Rita McGrath's picture
Rita McGrath - Mar 25, 2009

Daniel Webster, in the formative years of our nation, famously said, "the power to tax is the power to destroy" an idea which has informed legal opinion for over 200 years. There are many ways in which populist outrage can be expressed. Retroactively deploying the power to tax in an arbitrary manner should not be one of them.

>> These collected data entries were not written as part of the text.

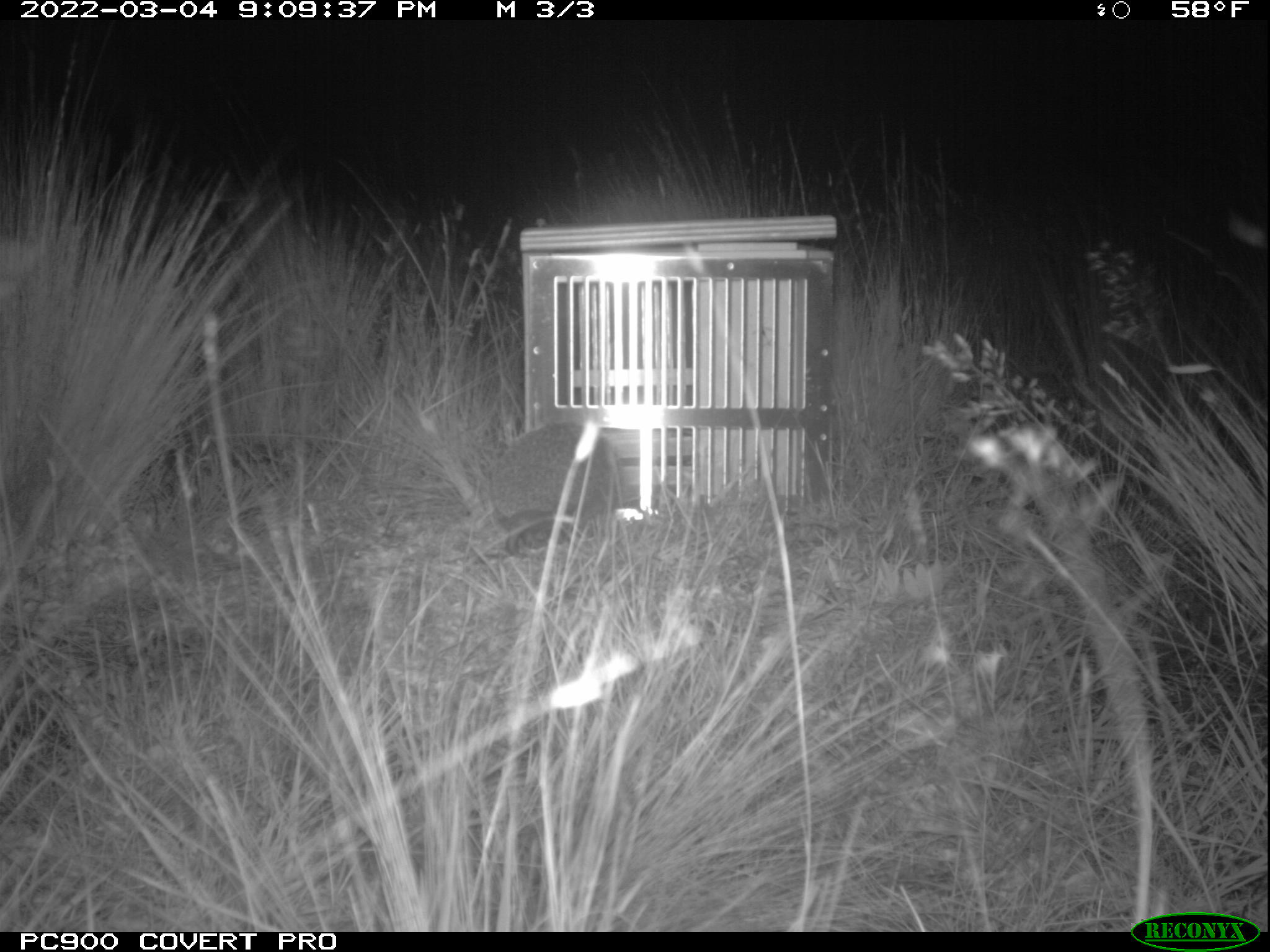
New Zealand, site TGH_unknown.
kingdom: Animalia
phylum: Chordata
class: Mammalia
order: Eulipotyphla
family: Erinaceidae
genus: Erinaceus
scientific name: Erinaceus europaeus europaeus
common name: european hedgehog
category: hedgehog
Hedgehog (european hedgehog) (Erinaceus europaeus europaeus).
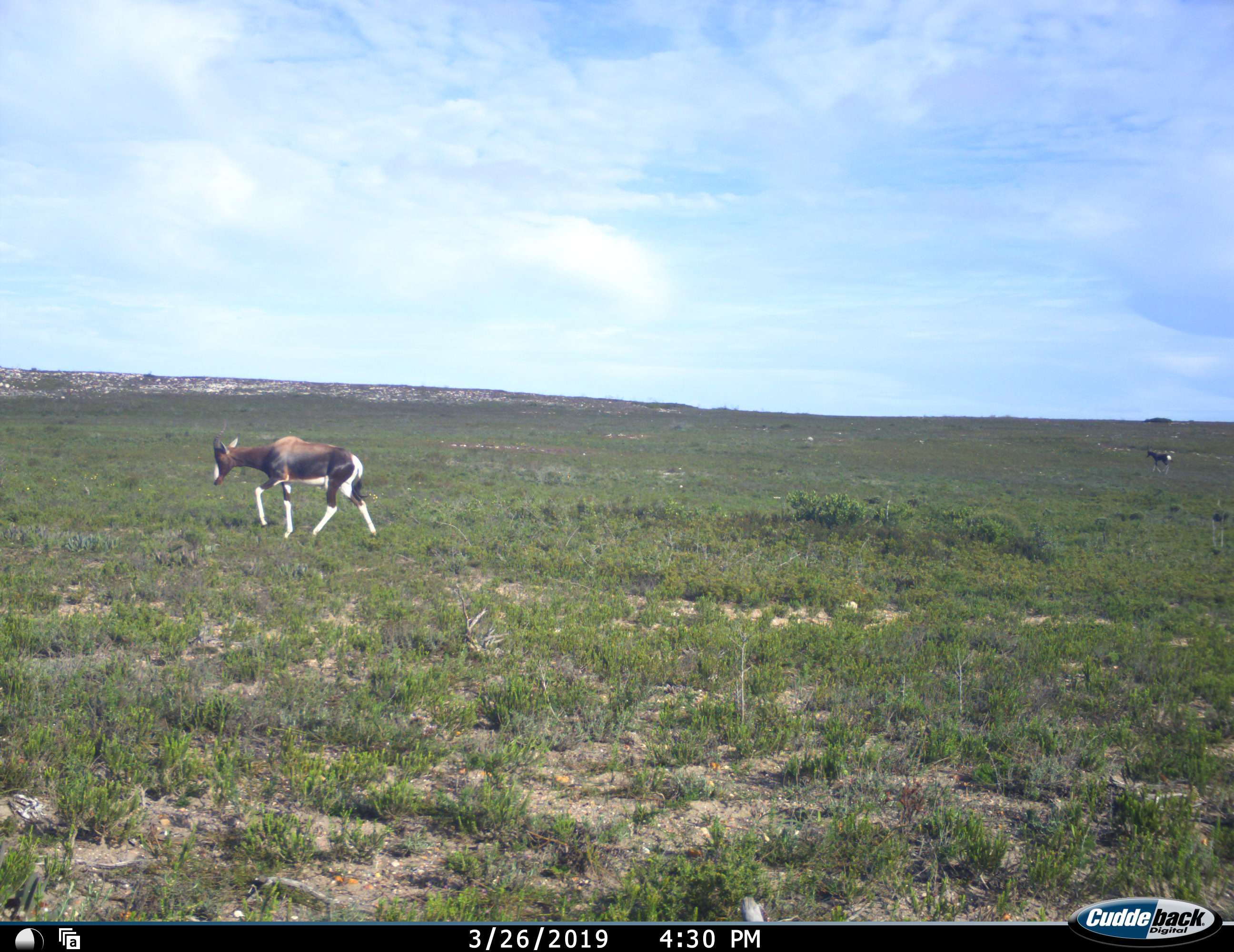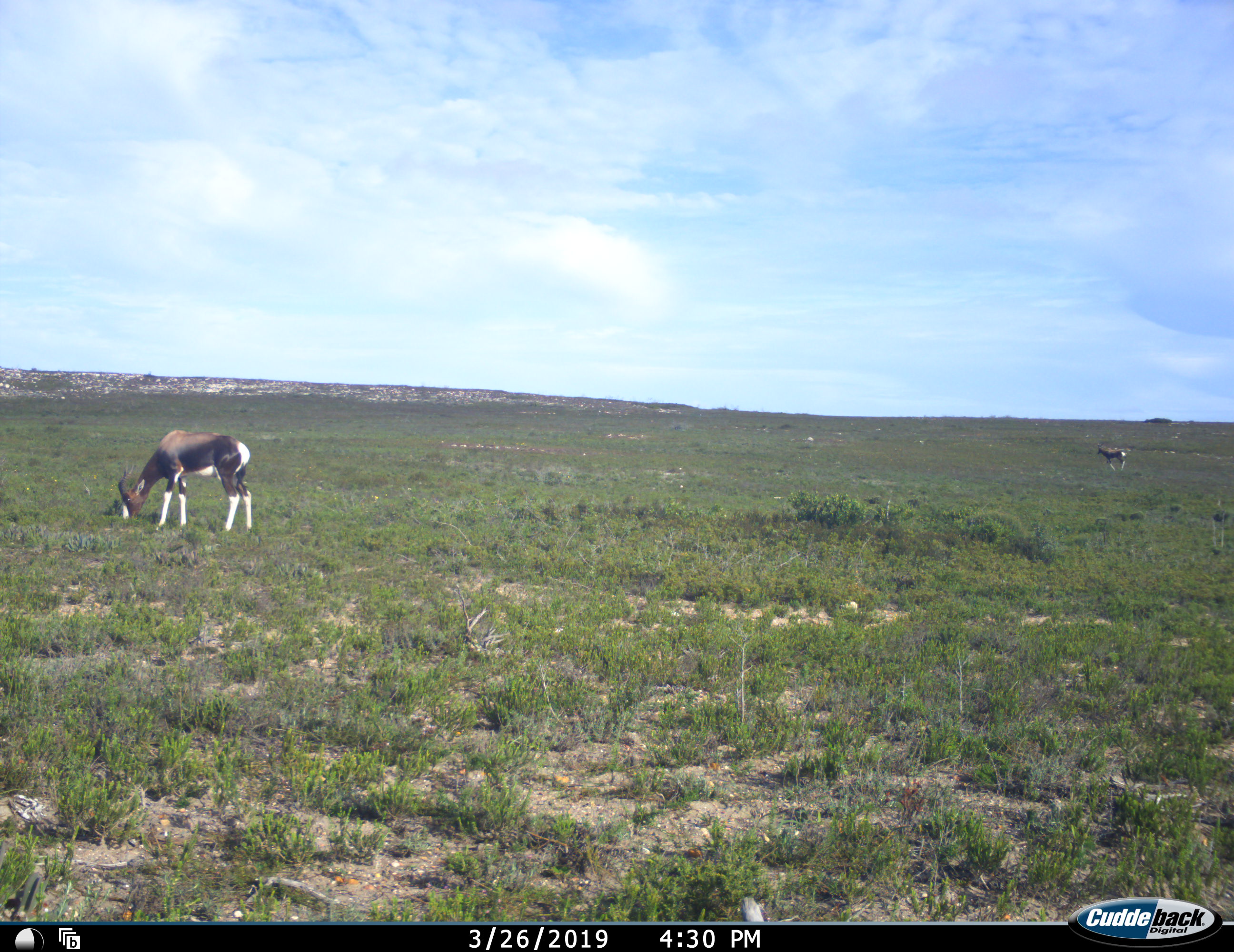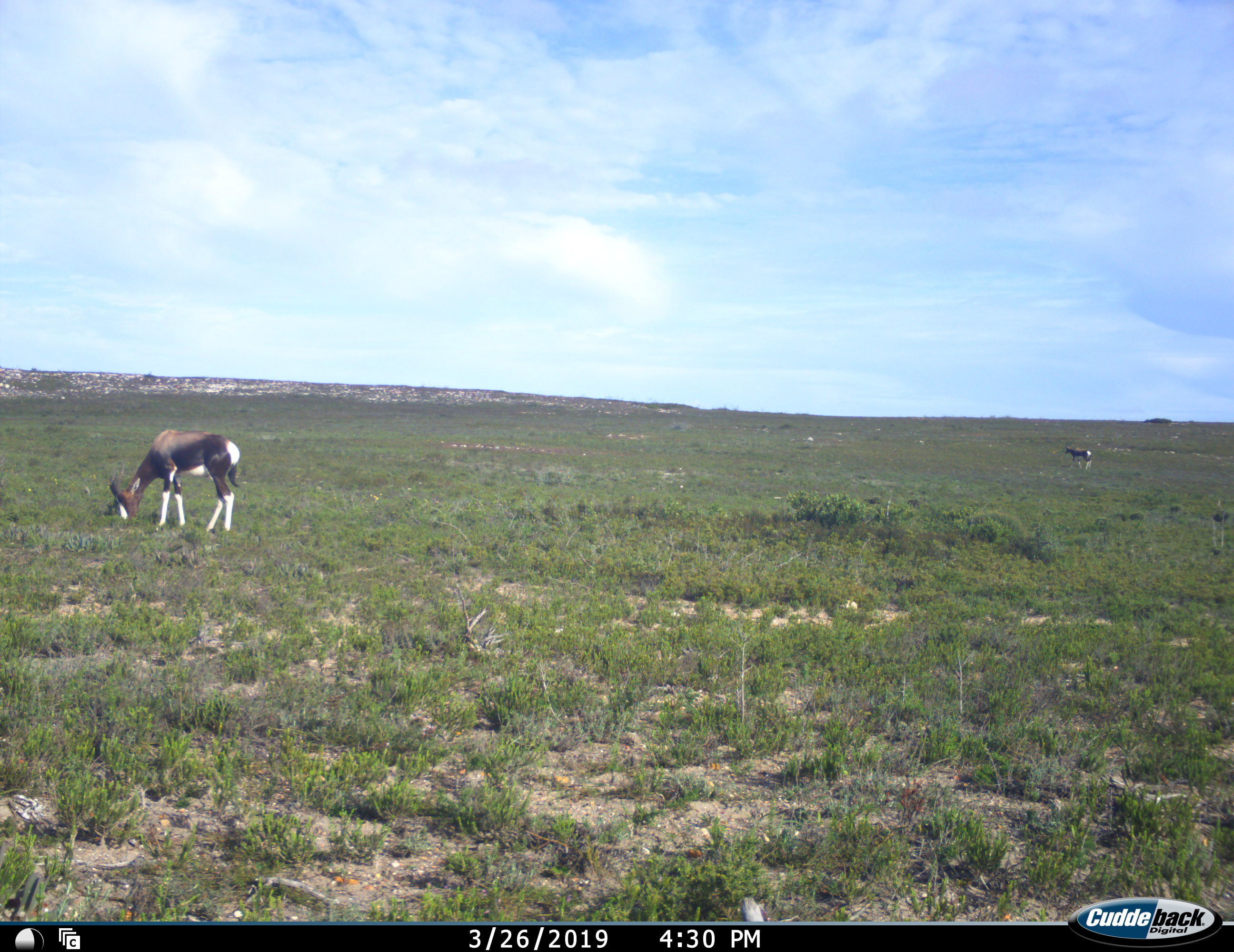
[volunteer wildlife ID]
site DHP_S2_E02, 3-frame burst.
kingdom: Animalia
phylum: Chordata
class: Mammalia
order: Artiodactyla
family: Bovidae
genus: Damaliscus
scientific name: Damaliscus pygargus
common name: bontebok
Bontebok (Damaliscus pygargus), count 2. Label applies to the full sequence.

At Columbia Business School, I teach executives that symbols (such as a big bonus amidst a bailout, or corporate jets ferrying executives to ask for handouts) have meaning beyond their inherent substance. I caution them that to counter a symbolic problem, you have to take on the meaning. You'll never succeed arguing substance ("these are binding contracts; we need these people; these guys weren't the ones at fault") when the real problem is a problem of emotional meaning. You need an emotional response that defuses the characteristics of this mess and meets the public where it lives. You could, for instance, have promoted these folks at the time the bonuses were agreed to as members of a financial SWAT team, whose compensation would be tied directly to progress in unwinding the poor positions, making them champions for the public rather than scapegoats for populist frustration. Maybe they could have had special outfits or other totems that positioned them in a more heroic light. In this economic climate, everything you do as a leader has symbolic fallout. Far better to consider and defuse beforehand than try to argue 'just the facts' afterward.

Jose Rey's picture
Jose Rey - Mar 23, 2009

The United States should be a Nation where powers are not abused, but we shouldn't be a nation of crooks either.

RC Brooks's picture
RC Brooks - Mar 23, 2009

Pandering too much to the public? Really? It seems painfully obvious that too many people think that the government is a tool of industry.

Of course it should pander to the public. We are not only the force behind the government, but also the source of corporate income.

Capitalism has been out of control in America. There needs to be more a conscious in corporate America.

Why don't we learn from the past and make our greed a lot more reasonable before we plunder ourselves into socialism?